The term ‘Jain’ has been derived from Jina, which means The Conqueror. Jainism rests on the three-fold path of right conduct, right faith and right knowledge. It does not believe in a single God who absolves the worshippers of their sins. It teaches the practitioners to take complete responsibility for their actions, thereby underlying the Karma theory. It teaches the followers to live a very austere life, in an attempt to clear their debt to mankind and also attain the highest form of salvation.
The devout followers of this religion do not even harm a fly. Some followers cover their mouths with a tiny cloth, in order to avoid the slightest possibility of killing of germs during breathing. It was this doctrine of non-violence (Ahimsa) that was adopted and popularized by Mahatma Gandhi during the freedom struggle.
Jainism can be divided into two sects - the Shwetamabara Jains (ones wearing simple white clothes) and the Digamabara Jains who practice the most extreme form of ascetism by not adorning any clothes on their bodies. Both these schools strictly follow the teachings of Mahavira, who is known as the ‘Jina’ or the conqueror.
About Lord Mahavir:
His full name is Vardhamana Mahavir. He was born of Sidhartha, the Raja of Kundalpura, and Queen Trishala, who was also known by the name Priyakarni. Prince Vardhamana became extremely penitent and resolved to give up everything worldly. He gave up attachment to his parents, friends and relatives. Distributing all his wealth among the poor, he went to the forest and became a monk. Mahavir practised rigorous austerities, including fasts that lasted many days. He meditated on the pure nature of the Soul. Mahavir lived a life of absolute truthfulness, a life of perfect honesty and a life of absolute chastity.
Celebrations take place at Jain Temples throughout India. Mahavir Jayanti is celebrated widely throughout the Jain community. Due to the high numbers of Jains in Rajasthan and Gujarat, most celebrations are seen in these states.
However, those that follow Jainism travel to recognized Jain shrines to celebrate Mahavir Jayanti. In Gujarat, the shrines are located at Girnar and Palitana. Others flock to Mahavirji in Rajasthan.
Lord Mahavira was born in Vaishali, which also hosts a majestic celebration.
Temples that host Mahavir Jayanti festivals are decorated with flags to mark the birthday of Lord Mahavira.
Each locality holds a traditional bath (abhishek) for a deity of Lord Mahavira.
Following the bath, the deity is carried in a parade throughout the region.
Each parade varies but generally includes drummers, horses, elephants, singers and lamps.

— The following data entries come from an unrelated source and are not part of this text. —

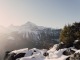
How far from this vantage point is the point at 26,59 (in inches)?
1785

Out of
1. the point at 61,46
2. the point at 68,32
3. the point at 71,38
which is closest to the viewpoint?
the point at 61,46

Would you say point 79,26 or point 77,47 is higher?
point 79,26

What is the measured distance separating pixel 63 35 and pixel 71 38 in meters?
8.19

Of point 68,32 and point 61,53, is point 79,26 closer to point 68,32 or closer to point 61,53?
point 68,32

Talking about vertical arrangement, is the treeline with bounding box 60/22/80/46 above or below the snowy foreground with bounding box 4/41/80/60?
above

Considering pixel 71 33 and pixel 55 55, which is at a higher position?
pixel 71 33

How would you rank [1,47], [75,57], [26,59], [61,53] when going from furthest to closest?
[1,47] → [61,53] → [26,59] → [75,57]

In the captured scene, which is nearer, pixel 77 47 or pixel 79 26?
pixel 77 47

Depending on the region, the parade ends at a temple, shrine or large communal area where people may pray and meditate.
The four kinds of donations recommended for every Jain on this day include:
Gyan daan: sharing of knowledge
Abhay daan: protecting people from bad actions
Aushad daan: donating medicines
Ahaar daan: giving food
The present-day ascetic religion of Jainism revers Mahavira as their key prophet. Practiced by over3.5 million people, Jainism . They follow a path of non-violence towards all living beings. Some may wear face masks to prevent the chance of inadvertently killing an insect while breathing in.